#### Your goal
Reproduce each of the rows below word for word, omitting the pictures.

#### Source material
▶

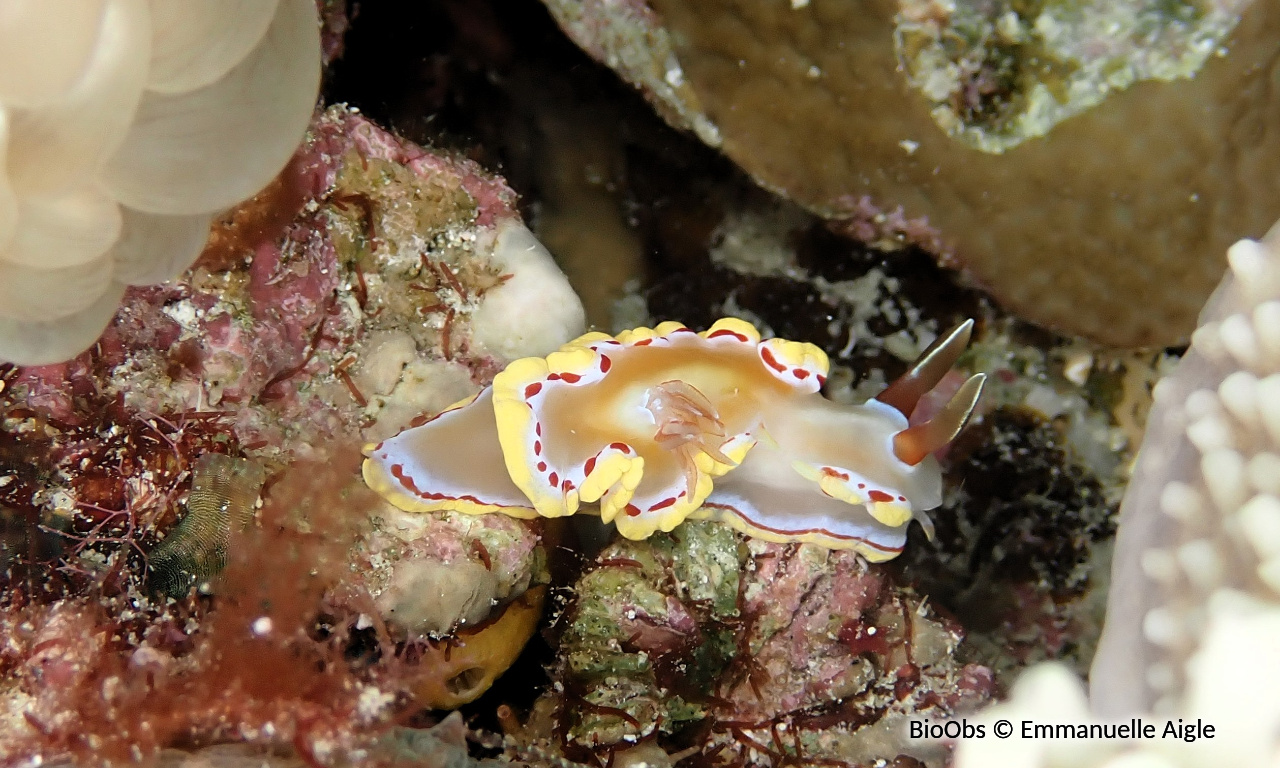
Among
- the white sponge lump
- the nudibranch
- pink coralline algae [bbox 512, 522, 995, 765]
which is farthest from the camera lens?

◀

#### Written answer
Among
- the white sponge lump
- the nudibranch
- pink coralline algae [bbox 512, 522, 995, 765]
which is farthest from the camera lens?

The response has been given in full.